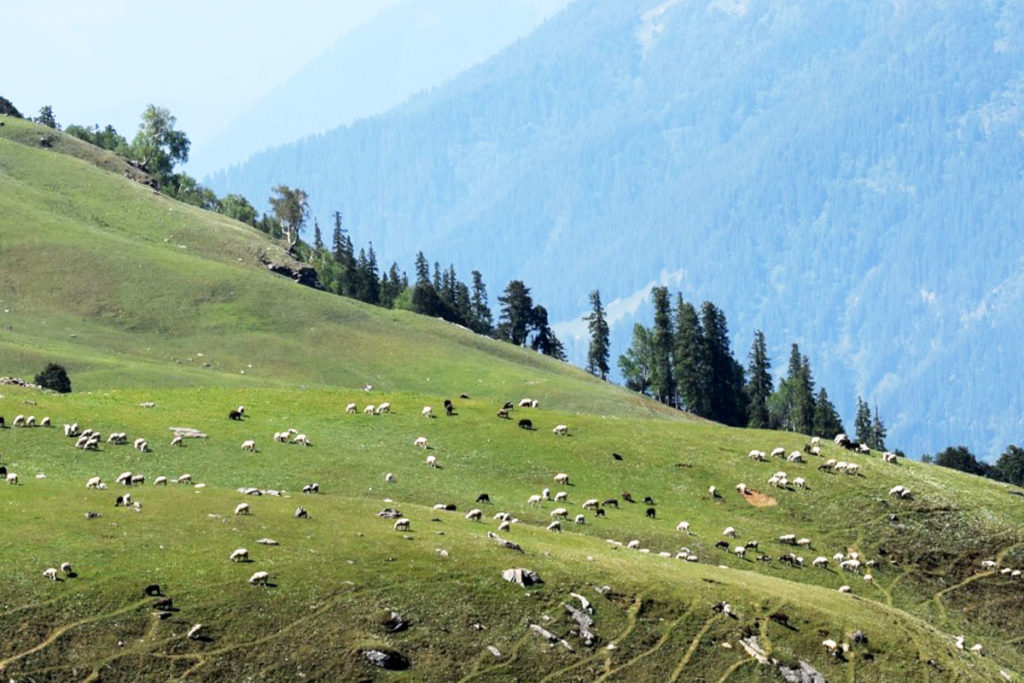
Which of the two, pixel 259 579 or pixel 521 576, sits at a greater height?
pixel 521 576

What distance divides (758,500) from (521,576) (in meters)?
29.1

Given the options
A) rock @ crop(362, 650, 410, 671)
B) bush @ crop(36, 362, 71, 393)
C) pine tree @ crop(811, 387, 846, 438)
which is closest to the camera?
rock @ crop(362, 650, 410, 671)

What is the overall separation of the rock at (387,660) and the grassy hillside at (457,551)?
1.14 feet

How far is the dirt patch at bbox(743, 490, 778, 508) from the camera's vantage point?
8381cm

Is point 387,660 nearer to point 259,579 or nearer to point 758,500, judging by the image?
point 259,579

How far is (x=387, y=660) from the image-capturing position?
52.3 m

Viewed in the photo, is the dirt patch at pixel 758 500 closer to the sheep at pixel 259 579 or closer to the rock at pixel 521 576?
the rock at pixel 521 576

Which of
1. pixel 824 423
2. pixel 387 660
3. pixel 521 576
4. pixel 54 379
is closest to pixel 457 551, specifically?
pixel 521 576

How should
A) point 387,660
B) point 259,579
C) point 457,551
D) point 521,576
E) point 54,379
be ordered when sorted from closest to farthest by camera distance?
1. point 387,660
2. point 259,579
3. point 521,576
4. point 457,551
5. point 54,379

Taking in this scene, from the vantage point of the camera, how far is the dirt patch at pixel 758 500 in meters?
83.8

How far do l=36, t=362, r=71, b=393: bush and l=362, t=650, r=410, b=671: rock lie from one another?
238ft

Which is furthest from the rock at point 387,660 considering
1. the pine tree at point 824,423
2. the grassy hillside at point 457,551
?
the pine tree at point 824,423

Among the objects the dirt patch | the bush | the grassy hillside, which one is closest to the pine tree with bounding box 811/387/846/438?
the grassy hillside

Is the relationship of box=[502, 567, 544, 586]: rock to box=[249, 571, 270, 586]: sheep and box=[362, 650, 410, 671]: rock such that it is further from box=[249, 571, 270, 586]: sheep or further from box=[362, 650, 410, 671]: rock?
box=[249, 571, 270, 586]: sheep
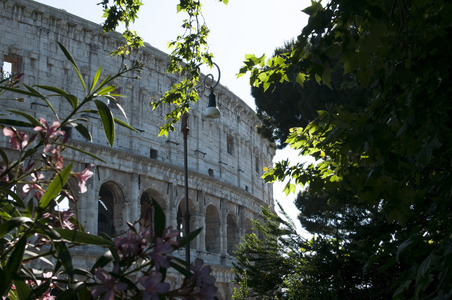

- **INSTRUCTIONS TO FOLLOW**
Copy every item above word for word, leaving out the pictures.

- **COMPLETE RESPONSE**
Which of the two, pixel 259 579 or pixel 521 576, sits at a greater height?
pixel 521 576

What distance divides (758,500) from (521,576) (in meters)?
29.1

Given the options
A) rock @ crop(362, 650, 410, 671)
B) bush @ crop(36, 362, 71, 393)
C) pine tree @ crop(811, 387, 846, 438)
which is closest to the camera?
rock @ crop(362, 650, 410, 671)

What is the overall separation of the rock at (387,660) and the grassy hillside at (457,551)?
1.14 feet

How far is the dirt patch at bbox(743, 490, 778, 508) from the camera's vantage point?
8381cm

Is point 387,660 nearer to point 259,579 or nearer to point 758,500, judging by the image?
point 259,579

How far is (x=387, y=660) from the image-capturing position?
52.3 m

Viewed in the photo, is the dirt patch at pixel 758 500 closer to the sheep at pixel 259 579 or closer to the rock at pixel 521 576?
the rock at pixel 521 576

Which of
1. pixel 824 423
2. pixel 387 660
3. pixel 521 576
4. pixel 54 379
is closest to pixel 457 551, specifically?
pixel 521 576

How should
A) point 387,660
B) point 259,579
C) point 457,551
D) point 521,576
E) point 54,379
be ordered when sorted from closest to farthest by camera distance?
1. point 387,660
2. point 259,579
3. point 521,576
4. point 457,551
5. point 54,379

Taking in this scene, from the vantage point of the camera, how far is the dirt patch at pixel 758 500 in meters?
83.8

How far do l=36, t=362, r=71, b=393: bush and l=362, t=650, r=410, b=671: rock lie from one another?
238ft

Which is furthest from the rock at point 387,660 considering
1. the pine tree at point 824,423
2. the grassy hillside at point 457,551
?
the pine tree at point 824,423

Among the objects the dirt patch | the bush | the grassy hillside, which one is closest to the pine tree with bounding box 811/387/846/438?
the grassy hillside

Is the relationship of box=[502, 567, 544, 586]: rock to box=[249, 571, 270, 586]: sheep and box=[362, 650, 410, 671]: rock such that it is further from box=[249, 571, 270, 586]: sheep or further from box=[362, 650, 410, 671]: rock?
box=[249, 571, 270, 586]: sheep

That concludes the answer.